■ Material for the task

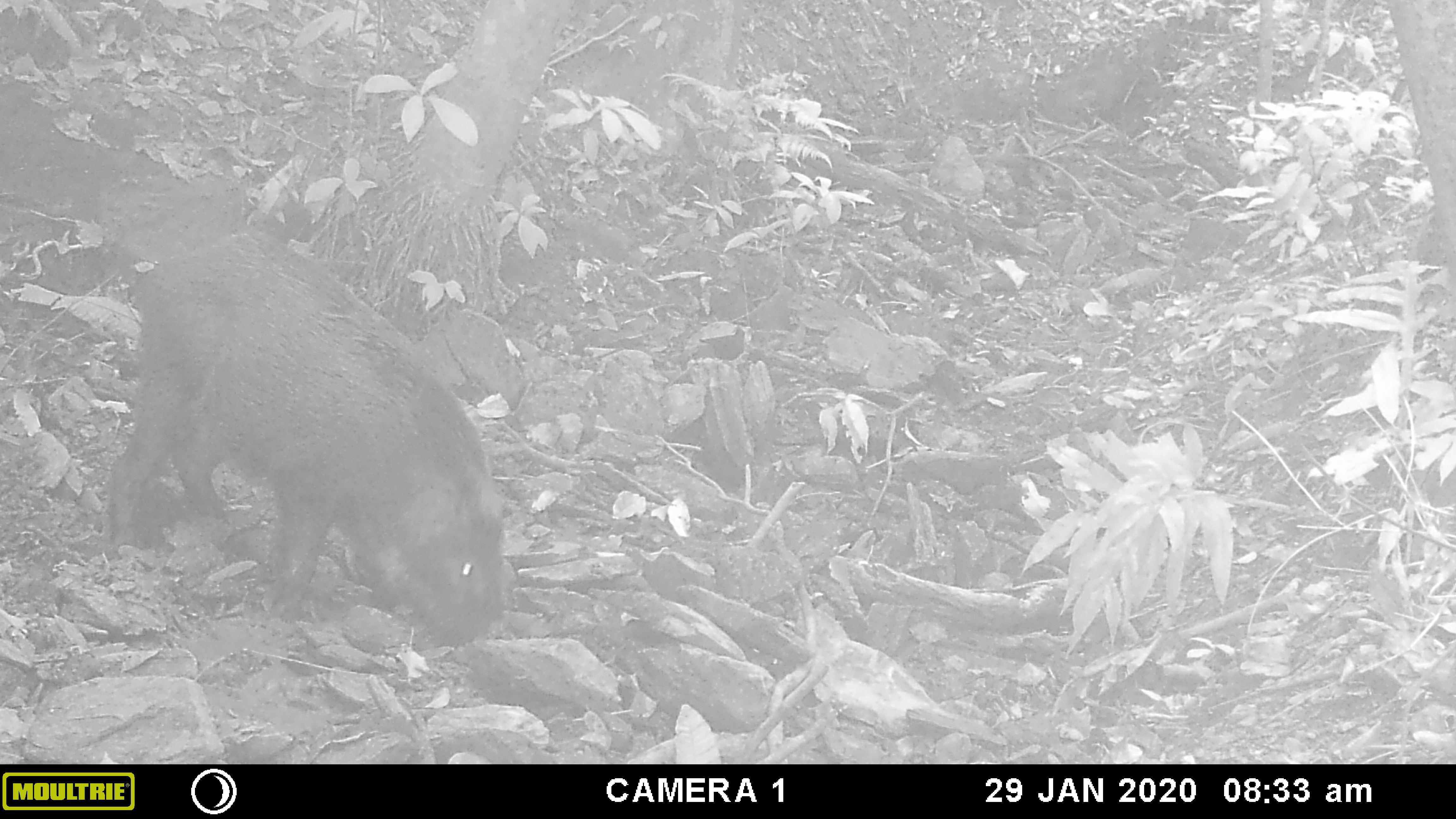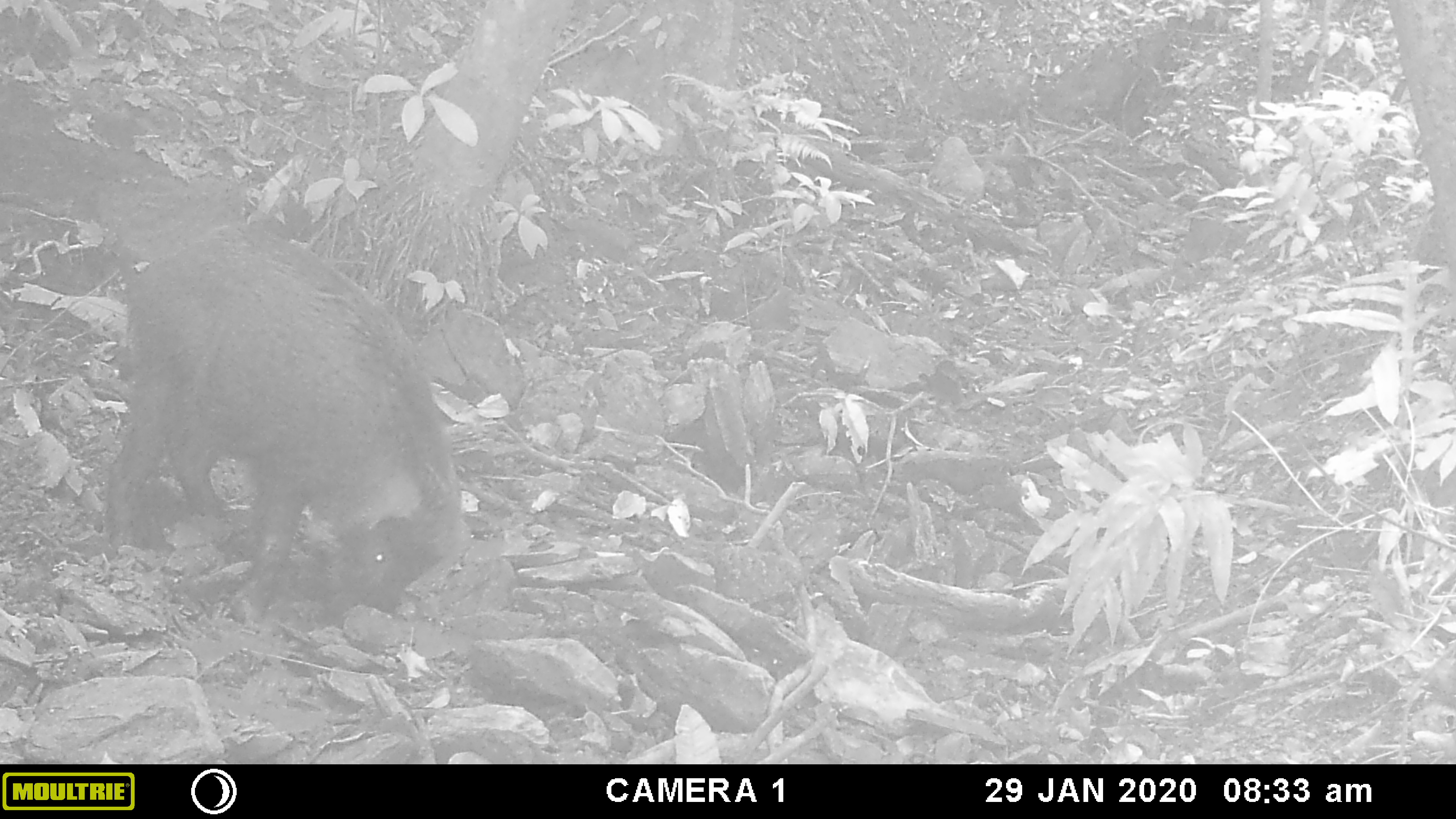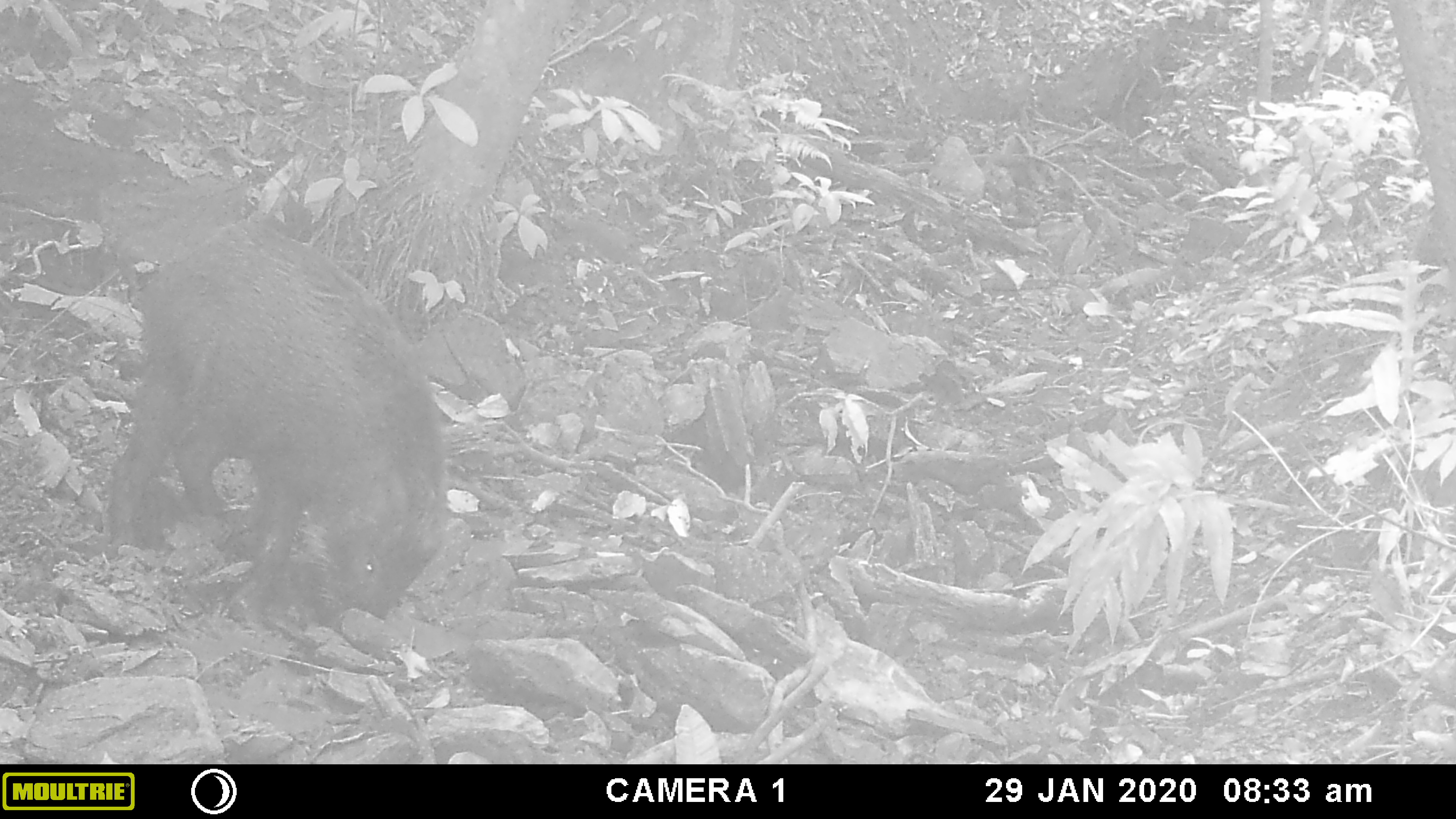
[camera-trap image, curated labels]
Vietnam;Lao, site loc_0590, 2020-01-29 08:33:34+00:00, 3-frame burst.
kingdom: Animalia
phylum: Chordata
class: Mammalia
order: Artiodactyla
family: Suidae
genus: Sus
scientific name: Sus scrofa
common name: eurasian wild pig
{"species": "eurasian wild pig (Sus scrofa)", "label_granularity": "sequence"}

■ Assigned task
All of the material above is to be copied exactly, except for its images.

■ Exercise answer
[camera-trap image, curated labels]
Vietnam;Lao, site loc_0590, 2020-01-29 08:33:34+00:00, 3-frame burst.
kingdom: Animalia
phylum: Chordata
class: Mammalia
order: Artiodactyla
family: Suidae
genus: Sus
scientific name: Sus scrofa
common name: eurasian wild pig
{"species": "eurasian wild pig (Sus scrofa)", "label_granularity": "sequence"}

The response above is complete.